A rock show on a golf course? Almost.
“I think this year we are going to put face paint on and ribbons in our hair,” said Woods during a press conference on Tuesday.
The statement set the tone for a surreal week of golf.
The highlight was Woody Austin aka Aqua Man falling face first into the water while trying to hit his ball on Friday.
Austin took it in stride wearing a scuba mask walking down the same hole Sunday.
“I thought ‘damn that water must be cold’,” said international team captain Gary Player. “I was just glad to see his head come up.”
Patriotism was in the air as international team wives proudly wore Canadian jerseys.
“I feel like we’ve got 11 adopted Canadians here this week,” said Weir.
Accents from across the world were heard in packed galleries the holes.
Think you can tell the difference between a South African accent and Australian one? With four players from each country their fans has lots to cheer about.
Forget air guitar, air golf was the rage as wannabe Tiger Woods practiced their swings, imaginary golf club in hand, looking like actors of an ugly cross between aerobics and Tai Chi. Beer tents strategically placed on the course gave a pro international crowd enough juice to follow their idols around the 7,171-yard track.

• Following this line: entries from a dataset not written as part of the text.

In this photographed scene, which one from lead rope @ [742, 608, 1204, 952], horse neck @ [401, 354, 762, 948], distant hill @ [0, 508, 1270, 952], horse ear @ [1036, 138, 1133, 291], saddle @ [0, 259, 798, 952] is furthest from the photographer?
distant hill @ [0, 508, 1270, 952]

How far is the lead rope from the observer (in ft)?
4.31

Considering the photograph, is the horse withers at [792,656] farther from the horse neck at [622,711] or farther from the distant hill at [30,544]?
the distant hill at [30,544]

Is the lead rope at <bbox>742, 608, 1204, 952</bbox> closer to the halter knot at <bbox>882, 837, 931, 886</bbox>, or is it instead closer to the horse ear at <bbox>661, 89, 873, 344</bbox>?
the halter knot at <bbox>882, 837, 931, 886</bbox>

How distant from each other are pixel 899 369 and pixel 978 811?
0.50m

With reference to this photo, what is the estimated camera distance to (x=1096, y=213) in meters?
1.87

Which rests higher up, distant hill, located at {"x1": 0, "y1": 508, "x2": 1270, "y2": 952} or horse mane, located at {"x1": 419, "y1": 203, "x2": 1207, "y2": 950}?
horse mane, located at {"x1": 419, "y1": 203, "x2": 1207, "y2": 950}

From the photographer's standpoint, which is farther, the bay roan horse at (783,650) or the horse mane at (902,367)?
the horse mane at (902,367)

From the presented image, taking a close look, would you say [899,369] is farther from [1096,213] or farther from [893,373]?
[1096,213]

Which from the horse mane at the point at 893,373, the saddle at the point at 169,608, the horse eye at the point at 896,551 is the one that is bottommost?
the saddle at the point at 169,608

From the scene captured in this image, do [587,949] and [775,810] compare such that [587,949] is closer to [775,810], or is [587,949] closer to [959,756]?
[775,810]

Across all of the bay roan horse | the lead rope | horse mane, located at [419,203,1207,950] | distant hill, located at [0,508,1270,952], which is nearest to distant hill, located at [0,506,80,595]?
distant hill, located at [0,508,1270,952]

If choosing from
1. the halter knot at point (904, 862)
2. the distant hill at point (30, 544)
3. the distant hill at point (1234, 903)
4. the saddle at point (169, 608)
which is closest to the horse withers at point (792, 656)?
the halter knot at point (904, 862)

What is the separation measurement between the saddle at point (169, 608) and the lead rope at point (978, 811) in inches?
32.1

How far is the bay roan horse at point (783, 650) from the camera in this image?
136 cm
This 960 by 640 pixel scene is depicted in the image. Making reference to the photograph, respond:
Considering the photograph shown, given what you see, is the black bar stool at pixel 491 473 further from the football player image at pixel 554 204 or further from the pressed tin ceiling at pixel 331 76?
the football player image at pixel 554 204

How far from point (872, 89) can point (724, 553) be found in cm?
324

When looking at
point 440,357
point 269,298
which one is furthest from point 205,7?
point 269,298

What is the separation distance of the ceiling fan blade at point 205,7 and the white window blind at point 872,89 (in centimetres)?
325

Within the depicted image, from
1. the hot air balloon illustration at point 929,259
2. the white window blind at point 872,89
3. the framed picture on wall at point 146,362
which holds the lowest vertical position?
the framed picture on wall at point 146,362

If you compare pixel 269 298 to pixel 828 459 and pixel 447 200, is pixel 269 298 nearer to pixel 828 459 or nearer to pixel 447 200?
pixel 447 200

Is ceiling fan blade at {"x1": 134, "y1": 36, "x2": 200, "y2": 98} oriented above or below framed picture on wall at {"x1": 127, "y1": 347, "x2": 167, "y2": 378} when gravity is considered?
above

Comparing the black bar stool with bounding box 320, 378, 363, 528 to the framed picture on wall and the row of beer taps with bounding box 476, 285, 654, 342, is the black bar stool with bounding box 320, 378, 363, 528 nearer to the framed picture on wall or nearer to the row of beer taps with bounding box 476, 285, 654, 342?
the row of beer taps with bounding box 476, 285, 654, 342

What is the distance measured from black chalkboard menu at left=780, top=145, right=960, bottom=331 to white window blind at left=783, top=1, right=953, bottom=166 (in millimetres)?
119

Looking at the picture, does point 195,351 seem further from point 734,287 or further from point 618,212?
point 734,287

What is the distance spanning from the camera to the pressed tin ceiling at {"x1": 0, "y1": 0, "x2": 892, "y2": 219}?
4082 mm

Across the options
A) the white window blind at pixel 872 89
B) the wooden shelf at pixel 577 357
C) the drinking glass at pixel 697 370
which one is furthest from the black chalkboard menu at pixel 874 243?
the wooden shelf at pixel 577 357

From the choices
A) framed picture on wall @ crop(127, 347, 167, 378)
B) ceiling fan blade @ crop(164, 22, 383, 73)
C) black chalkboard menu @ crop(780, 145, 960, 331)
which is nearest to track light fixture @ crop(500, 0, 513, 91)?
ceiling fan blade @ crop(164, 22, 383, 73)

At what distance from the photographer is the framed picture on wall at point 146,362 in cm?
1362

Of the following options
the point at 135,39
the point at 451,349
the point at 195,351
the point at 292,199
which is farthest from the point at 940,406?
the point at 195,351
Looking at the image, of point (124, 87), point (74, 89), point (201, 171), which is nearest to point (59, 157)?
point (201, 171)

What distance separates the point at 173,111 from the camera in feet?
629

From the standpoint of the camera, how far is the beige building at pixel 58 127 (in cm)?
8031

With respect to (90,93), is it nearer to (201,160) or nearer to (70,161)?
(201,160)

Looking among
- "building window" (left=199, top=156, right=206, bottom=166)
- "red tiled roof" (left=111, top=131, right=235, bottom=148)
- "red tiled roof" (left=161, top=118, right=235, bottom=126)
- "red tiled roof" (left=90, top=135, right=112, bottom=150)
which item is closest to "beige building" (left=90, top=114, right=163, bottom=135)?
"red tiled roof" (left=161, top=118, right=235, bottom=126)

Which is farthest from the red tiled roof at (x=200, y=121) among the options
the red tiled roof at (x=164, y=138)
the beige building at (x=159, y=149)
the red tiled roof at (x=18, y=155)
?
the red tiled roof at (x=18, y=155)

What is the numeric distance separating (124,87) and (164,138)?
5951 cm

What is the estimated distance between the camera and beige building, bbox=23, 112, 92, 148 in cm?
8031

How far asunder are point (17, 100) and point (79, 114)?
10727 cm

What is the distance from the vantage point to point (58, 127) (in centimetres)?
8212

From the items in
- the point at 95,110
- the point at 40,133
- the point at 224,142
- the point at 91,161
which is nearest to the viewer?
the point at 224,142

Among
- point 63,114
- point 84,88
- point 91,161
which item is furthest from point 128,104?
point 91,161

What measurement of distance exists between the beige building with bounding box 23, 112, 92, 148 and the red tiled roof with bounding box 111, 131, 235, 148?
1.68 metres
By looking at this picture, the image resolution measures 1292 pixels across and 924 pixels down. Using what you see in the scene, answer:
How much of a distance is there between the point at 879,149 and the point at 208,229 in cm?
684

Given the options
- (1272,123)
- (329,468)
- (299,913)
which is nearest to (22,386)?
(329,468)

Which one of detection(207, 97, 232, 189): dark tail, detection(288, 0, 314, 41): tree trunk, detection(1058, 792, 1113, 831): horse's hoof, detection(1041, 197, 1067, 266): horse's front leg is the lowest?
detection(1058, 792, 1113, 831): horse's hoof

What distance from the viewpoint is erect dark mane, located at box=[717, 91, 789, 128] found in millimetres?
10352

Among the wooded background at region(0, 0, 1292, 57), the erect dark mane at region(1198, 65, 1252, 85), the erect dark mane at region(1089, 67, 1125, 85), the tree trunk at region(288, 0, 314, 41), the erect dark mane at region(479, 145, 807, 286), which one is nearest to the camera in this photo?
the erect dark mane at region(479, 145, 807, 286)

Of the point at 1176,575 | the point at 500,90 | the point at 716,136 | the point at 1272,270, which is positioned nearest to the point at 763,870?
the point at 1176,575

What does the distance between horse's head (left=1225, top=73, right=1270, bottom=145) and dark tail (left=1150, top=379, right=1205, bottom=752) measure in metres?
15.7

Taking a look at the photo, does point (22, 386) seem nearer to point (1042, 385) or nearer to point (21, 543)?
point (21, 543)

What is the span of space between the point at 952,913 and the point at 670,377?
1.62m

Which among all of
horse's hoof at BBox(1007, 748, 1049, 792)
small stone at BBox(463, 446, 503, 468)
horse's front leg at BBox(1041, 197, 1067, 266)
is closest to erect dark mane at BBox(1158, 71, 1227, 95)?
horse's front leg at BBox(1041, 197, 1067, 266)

It was strange to see grown adults sprinting from green to tee-off yelling “Go Tiger!” as they tried not to kill themselves on the slippery wet grass. Even more bizarre, these adults were dressed in chic apparel usually worn by more reserved individuals.
The President’s Cup is a little like the Ryder Cup without a chip on it’s shoulder. Fair play and ‘gimmees’ are common with all the money, approximately $3.5 million, going to charity. The PGA pulled out all the stops for this one, sending tournament executive director Tom Clark to live in Montreal two years before the event to research Quebecois culture.
The place was pristine, with the most litter on the ground coming from the apple trees along the 8th hole.
The most exiting aspect was the match play format. Having the best go head to head was great for the fans and the PGA should consider expanding it to something like the Fed-Ex Cup playoffs.
The Internationals lost but, regardless of the final outcome, it was the golf fan that was the real winner after this memorable week.